Thanks to quick thinking and a little training from his older
sister, Robin Simmons, 12, performed the Heimlich maneuver, saving
his 10-year-old sister and earning him special recognition.
Thanks to quick thinking and a little training from his older sister, Robin Simmons, 12, performed the Heimlich maneuver, saving his 10-year-old sister and earning him special recognition.
Simmons, who will be an eighth-grader at Britton Middle School, was presented Wednesday with a certificate from the Santa Clara County Fire Department for his efforts at his home on Cabernet Circle, just west of the Dunne-Hill fire station. He also will be nominated for a community recognition award.
“When we get positive stuff, we have to acknowledge it just as much as the negative stuff,” Fire Capt. Kevin Murphy said Wednesday.
In June while dining at a Morgan Hill restaurant, Simmons’s younger sister, Kay-Lee, who attends Paradise Valley Elementary School, started choking on a piece of meat. Simmons then jumped up and performed the maneuver.
“We were going through our meal and I heard my little sister coughing,” Simmons said. “I could hear gurgling noises. I got her out of her chair and performed the Heimlich maneuver.”
Simmons’s mom, Nicole, said her son stayed calm and did exactly what he needed to do.

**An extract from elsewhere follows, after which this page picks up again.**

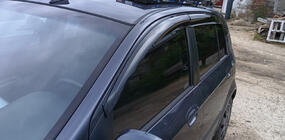 Hyundai Getz 2002– Ofuky oken (4 ks, Sunplex Sport) fotografie 3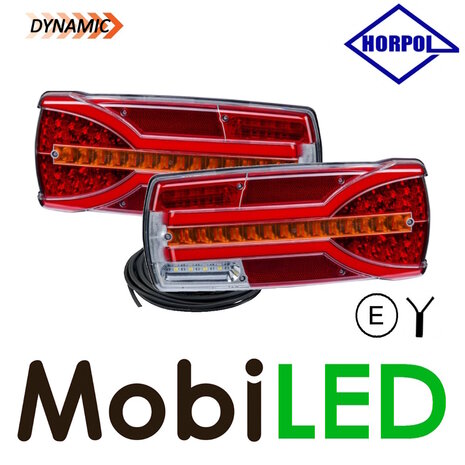 HORPOL Horpol Set dynamische achterlichten Carmen 6 functies rood 2M E-keur HORPOL Horpol Set dynamische achterlichten Carmen 6 functies rood 2M E-keur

“We were just staring at her,” Nicole said. “We all though she’ll swallow, she’ll be OK. Robin just jumped up and said ‘should I do the Heimlich maneuver?’”
The first piece came out right away. Then he just kept at it and got the final piece out. Robin surprised us. There were four adults at the table and were in awe and he reacted.”
Simmons learned the life saving maneuver from his older sister, Jennifer, who had to take a first-aid class from the United Academy of Martial Arts her karate studio where she taught. He asked her to teach him, and it paid off.
The Heimlich maneuver, created by Dr. Henry Heimlich in 1974, is used when an object is stuck in someone’s throat, stopping their breathing.
A person wraps their hands around the waist of a choking victim and using their fist, thrusts upward on the victim’s diagram. The goal is to force out what ever is lodged in the victim’s throat.
The maneuver is a standard part of any first aid lesson and can be performed by nearly anyone with training.
When asked if he was scared, Simmons said he was more focused on what he had to do.
“I was sort of scared that something was going to happen,” Simmons said. “I had to do something. (When it was all over,) I was sort of relieved. No one wants their little sister to choke to death.”